■ Written request
Each line below should be retyped exactly, with no pictures.

━━━━━ Dataset rows

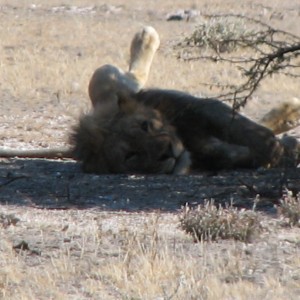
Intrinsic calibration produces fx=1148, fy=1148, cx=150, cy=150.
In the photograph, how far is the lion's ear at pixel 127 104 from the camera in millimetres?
10117

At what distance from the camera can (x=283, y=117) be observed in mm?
11109

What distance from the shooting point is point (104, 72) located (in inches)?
452

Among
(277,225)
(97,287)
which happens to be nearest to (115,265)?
(97,287)

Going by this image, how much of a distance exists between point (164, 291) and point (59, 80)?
1199 centimetres

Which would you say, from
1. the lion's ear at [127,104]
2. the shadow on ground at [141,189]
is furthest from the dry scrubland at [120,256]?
the lion's ear at [127,104]

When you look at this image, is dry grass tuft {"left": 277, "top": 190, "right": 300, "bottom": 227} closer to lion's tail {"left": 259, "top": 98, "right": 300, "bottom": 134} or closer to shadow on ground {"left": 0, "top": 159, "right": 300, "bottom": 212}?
shadow on ground {"left": 0, "top": 159, "right": 300, "bottom": 212}

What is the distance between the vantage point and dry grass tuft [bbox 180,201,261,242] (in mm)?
7195

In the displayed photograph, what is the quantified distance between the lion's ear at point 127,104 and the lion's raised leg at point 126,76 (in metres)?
0.15

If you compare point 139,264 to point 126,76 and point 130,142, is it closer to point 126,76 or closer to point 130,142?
point 130,142

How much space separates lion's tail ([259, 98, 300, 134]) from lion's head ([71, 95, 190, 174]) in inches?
56.5

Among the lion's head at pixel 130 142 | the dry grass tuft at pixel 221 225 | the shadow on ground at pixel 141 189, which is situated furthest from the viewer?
the lion's head at pixel 130 142

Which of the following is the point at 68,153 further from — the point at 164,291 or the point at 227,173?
the point at 164,291

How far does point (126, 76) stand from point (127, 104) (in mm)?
1919

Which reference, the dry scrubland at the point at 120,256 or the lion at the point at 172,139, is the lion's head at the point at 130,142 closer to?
the lion at the point at 172,139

━━━━━━━━━━

■ Task answer
Intrinsic calibration produces fx=1148, fy=1148, cx=150, cy=150.
In the photograph, how far is the lion's ear at pixel 127 104 from the camera in millimetres?
10117

At what distance from the camera can (x=283, y=117) be observed in mm?
11109

What distance from the shooting point is point (104, 72) located (in inches)?
452

Among
(277,225)
(97,287)
which happens to be nearest to (115,265)?
(97,287)

Going by this image, how much of a distance exists between point (164, 291) and point (59, 80)?
1199 centimetres

Which would you say, from
1. the lion's ear at [127,104]
2. the shadow on ground at [141,189]
is furthest from the dry scrubland at [120,256]?
the lion's ear at [127,104]

When you look at this image, is dry grass tuft {"left": 277, "top": 190, "right": 300, "bottom": 227} closer to lion's tail {"left": 259, "top": 98, "right": 300, "bottom": 134} or closer to shadow on ground {"left": 0, "top": 159, "right": 300, "bottom": 212}?
shadow on ground {"left": 0, "top": 159, "right": 300, "bottom": 212}

What is the distance between the vantage point and dry grass tuft [bbox 180,201,261,242] (in mm)?
7195

In the displayed photograph, what is the quantified distance between the lion's ear at point 127,104 and the lion's raised leg at point 126,76 (in metres)?
0.15

If you compare point 139,264 to point 126,76 and point 130,142, is it closer to point 126,76 or closer to point 130,142?
point 130,142

How much space separates lion's tail ([259, 98, 300, 134]) from lion's head ([71, 95, 190, 174]) in inches?
56.5

Among the lion's head at pixel 130 142 | the dry grass tuft at pixel 221 225 | the shadow on ground at pixel 141 189, which is situated furthest from the viewer?
the lion's head at pixel 130 142

Which of the following is the point at 68,153 further from — the point at 164,291 or the point at 227,173?
the point at 164,291

How far does point (126, 76) stand from point (127, 104) (in mm)?
1919

Which reference, the dry scrubland at the point at 120,256 or the lion at the point at 172,139, is the lion's head at the point at 130,142 closer to?
the lion at the point at 172,139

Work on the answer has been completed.